Director: Charles Marquis Warren.
Starring: Jack Palance (Toriano), Katy Jurado (Nita), Brian Keith (Capt. North), Mary Sinclair (Lela Wilson), Milburn Stone (Sandy MacKinnon), Richard Shannon (Lt. Kirk), Lewis Martin (Col. Weybright), Frank De Kova (Chief Chattez), Bob Wilke (Sgt. Stone), Peter Coe (Spanish), Kyle James (Jerry August), John Pickard (John Gunther), Pat Hogan (Jim Eagle).
Chief of Scouts Ed Bannon (Charleton Heston) for the U.S. Army in the southwest is a man who grew up partly amid the Apaches. But he grew to hate the Apaches with a vengeance. He is modeled "in part" after Chief of Scouts Al Sieber (1844-1907).
The movie is all right, but a bit hateful. The work is a criticism of sorts of all those liberal "softies" who trusted the Chiracauha Apaches to keep their word as regards peace. The Chief of Scouts is always right: you can't trust any of the Indians: not the half-breed men or women who work as fort staff, not the Apache army scouts, nor the Apaches themselves, and certainly not their leader Torreyano. So I guess all that hatred and suspiciousness of the Apaches was justified after all, eh?
The Al Sieber character also shows up in the Geronimo movie.
Patrick Louis Cooney, Ph. D.
1844 -- Albert Sieber born in Mingolsheim, Germany. As a child the family first settled in Lancaster, Pennsylvania, and then in Minnesota.
1862 -- at age 18 he enlisted in the 1st Minnesota Infantry. He served at Antietam, Fredericksburg, and Gettysburg, where he received wounds that plagued him for the rest of his life.
after the end of the Civil War, 1865 -- he prospected for in California and Nevada.
1868 -- arrived in Prescott, Arizona where he managed a ranch. It was here that he began learning Indian fighting skills.
1871 -- command of the Department of Arizona went to General George Crook. He won the allegiance of a number of Apaches as scouts and brought many Apaches onto reservations.
By 1871 -- Sieber was well-known as a scout.
1871 -- he was hired by General George Crook to be Chief of Scouts.
1872 & 1873 -- Sieber serve in most of the major engagements during Crook's Tonto campaign.
1873 -- Crook accepted the surrender of Chalipun at Camp Verde; Sieber had remained behind to manage affairs at Camp Verde.

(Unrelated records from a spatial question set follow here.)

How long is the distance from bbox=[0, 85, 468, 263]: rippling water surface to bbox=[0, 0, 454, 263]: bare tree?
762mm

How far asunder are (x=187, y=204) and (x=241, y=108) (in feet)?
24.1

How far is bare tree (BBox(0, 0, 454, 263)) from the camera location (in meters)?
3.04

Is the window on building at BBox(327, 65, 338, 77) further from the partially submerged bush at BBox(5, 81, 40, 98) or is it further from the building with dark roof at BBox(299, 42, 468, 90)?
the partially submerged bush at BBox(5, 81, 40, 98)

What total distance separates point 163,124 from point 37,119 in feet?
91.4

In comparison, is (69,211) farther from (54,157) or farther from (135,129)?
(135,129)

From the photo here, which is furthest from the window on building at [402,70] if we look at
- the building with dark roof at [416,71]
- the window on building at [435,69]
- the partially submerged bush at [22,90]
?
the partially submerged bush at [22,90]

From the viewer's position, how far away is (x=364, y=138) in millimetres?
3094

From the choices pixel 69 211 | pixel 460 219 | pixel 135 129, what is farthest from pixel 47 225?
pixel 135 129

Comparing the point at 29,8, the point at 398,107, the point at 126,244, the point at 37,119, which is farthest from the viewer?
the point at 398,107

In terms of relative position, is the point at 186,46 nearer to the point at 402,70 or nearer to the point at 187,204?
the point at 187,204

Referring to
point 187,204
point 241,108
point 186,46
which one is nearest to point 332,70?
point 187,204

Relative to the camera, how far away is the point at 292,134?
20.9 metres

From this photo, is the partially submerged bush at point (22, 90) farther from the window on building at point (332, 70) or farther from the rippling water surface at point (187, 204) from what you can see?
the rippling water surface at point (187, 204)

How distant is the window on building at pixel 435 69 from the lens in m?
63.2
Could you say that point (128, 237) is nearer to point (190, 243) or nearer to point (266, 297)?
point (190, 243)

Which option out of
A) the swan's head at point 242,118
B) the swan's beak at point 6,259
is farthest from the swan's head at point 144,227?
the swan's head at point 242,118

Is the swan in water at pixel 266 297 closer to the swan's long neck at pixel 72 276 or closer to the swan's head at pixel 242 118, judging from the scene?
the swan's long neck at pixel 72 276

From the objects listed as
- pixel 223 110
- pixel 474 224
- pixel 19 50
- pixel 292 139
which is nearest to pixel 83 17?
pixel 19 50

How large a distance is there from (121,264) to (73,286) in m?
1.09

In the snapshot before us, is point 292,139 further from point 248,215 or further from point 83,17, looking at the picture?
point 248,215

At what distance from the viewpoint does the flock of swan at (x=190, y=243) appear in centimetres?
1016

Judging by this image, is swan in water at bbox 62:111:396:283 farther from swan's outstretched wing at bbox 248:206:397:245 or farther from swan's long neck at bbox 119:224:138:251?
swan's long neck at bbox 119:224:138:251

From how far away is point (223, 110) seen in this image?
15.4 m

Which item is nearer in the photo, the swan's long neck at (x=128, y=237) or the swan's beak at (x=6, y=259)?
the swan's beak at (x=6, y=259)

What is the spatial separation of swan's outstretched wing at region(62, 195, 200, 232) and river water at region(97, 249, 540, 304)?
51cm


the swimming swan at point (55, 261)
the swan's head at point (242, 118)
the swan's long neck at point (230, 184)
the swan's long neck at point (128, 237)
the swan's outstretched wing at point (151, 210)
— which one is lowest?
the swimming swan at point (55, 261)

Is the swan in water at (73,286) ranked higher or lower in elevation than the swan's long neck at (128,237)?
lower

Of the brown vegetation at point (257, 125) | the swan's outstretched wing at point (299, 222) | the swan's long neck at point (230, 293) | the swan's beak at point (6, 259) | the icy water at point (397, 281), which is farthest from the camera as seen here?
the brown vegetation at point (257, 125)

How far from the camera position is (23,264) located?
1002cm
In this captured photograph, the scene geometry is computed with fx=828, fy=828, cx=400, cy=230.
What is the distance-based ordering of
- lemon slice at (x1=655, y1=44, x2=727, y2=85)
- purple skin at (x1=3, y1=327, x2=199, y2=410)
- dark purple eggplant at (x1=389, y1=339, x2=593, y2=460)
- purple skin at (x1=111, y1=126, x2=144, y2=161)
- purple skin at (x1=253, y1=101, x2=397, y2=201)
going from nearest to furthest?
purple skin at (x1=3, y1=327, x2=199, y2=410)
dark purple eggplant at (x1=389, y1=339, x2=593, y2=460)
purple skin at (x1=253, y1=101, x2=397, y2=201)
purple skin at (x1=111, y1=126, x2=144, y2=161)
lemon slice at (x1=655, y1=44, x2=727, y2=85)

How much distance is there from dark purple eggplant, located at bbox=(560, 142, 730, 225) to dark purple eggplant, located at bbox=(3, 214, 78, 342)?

1875 -- Sieber was in charge of the transfer of the Yavapais and Tonto Apaches at Camp Verde to San Carlos, because the Camp Verde Reservation was being terminated. The transfer was done in the winter and a tragedy near the Mazatzal Mountains left several Indians dead.
From 1875 on -- Sieber was mostly in San Carlos country.

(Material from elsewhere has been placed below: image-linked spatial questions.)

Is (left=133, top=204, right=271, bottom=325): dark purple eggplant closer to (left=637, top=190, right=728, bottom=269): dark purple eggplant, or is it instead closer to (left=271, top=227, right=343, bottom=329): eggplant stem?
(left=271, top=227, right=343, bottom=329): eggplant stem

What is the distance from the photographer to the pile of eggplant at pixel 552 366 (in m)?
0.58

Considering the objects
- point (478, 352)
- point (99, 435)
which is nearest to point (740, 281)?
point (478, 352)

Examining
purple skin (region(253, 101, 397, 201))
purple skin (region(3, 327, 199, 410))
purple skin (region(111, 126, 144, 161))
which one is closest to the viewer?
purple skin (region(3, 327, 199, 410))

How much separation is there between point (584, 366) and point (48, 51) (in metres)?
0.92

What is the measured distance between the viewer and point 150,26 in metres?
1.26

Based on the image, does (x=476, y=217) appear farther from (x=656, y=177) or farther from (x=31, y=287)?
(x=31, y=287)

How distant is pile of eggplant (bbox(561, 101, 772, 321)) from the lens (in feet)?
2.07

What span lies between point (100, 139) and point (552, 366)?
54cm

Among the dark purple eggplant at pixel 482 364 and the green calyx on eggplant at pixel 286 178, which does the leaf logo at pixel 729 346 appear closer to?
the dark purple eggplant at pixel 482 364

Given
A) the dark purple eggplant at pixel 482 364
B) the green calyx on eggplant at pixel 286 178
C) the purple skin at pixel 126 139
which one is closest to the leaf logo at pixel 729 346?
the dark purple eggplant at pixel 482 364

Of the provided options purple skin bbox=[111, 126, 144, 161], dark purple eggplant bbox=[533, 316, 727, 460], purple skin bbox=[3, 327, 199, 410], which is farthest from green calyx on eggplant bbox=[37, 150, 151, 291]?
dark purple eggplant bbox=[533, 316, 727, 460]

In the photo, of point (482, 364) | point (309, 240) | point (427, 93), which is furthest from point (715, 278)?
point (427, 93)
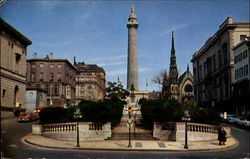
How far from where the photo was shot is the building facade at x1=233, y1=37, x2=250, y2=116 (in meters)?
17.8

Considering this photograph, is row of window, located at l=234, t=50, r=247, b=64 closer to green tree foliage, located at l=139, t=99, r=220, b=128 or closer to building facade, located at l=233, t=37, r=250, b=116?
building facade, located at l=233, t=37, r=250, b=116

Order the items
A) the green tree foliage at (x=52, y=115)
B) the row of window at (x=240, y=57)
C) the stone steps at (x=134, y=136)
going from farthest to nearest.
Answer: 1. the green tree foliage at (x=52, y=115)
2. the stone steps at (x=134, y=136)
3. the row of window at (x=240, y=57)

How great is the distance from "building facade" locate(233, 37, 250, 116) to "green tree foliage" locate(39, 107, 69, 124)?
688 inches

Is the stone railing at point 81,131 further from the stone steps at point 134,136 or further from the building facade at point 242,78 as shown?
the building facade at point 242,78

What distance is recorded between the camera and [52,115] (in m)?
29.3

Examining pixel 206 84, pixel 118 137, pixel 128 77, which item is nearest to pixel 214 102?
pixel 206 84

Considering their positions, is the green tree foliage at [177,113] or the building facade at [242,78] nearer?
the building facade at [242,78]

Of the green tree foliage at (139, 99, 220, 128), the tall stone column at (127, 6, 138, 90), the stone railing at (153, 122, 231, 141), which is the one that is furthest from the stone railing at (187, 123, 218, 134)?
the tall stone column at (127, 6, 138, 90)

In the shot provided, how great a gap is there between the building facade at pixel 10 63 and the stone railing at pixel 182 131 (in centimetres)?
1958

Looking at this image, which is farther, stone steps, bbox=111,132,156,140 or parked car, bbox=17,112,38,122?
parked car, bbox=17,112,38,122

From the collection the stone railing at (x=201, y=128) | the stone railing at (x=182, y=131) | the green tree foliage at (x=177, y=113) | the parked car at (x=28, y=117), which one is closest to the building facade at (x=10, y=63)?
the stone railing at (x=182, y=131)

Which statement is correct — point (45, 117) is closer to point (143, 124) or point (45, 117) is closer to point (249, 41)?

1882 -- at San Carlos, the Indians broke out (headed by Na-ti-o-tish). They were finally cornered at Big Dry Wash (near what is now Chevelon Creek). The battle that followed was the last battle with Apaches within the territory of Arizona. (After this, Sieber went mostly on scouting missions in Mexico.)
1883 -- Crook led a major expedition into the Sierra Madre of Mexico against the Chiricahuas under Geronimo. Sieber was there as a scout in the early campaigns against Geronimo. (He was not present at Geronimo's capture.)
1885 -- General Crook, along with scouts Al Sieber, Tom Horn and Mickey Free set out in pursuit of Geronimo.
1886 (March 27) -- Geronimo surrendered at Caņon de Los Embudos in Sonora, Mexico.
1887 -- the Apache Kid worked as a Scout for Al Sieber. The Kid was in charge of the guardhouse at San Carlos, but he left his post in order to hunt down a man he believed killed his father On his return, he got into an argument with Sieber. During the dispute, someone other than the Apache Kid shot Sieber in the leg. (Sieber was for ever after crippled by the wound, a situation which he deeply resented.) The Apache Kid escaped but later surrendered. He was found guilty of attempted murder, but he escaped. He was never caught.
1890 -- Major John L. Bullis fired him from his position at San Carlos for his protestations of the way the Major treated the Apaches at San Carlos.
He prospected for awhile and then worked as a manager of an Apache crew working on the roads leading to the future Roosevelt dam on the Salt River in Tonto Basin.
1907 (February 19) -- Siebear was inspecting a large boulder impeding road construction of the road. The rock rolled over on him, causing his death.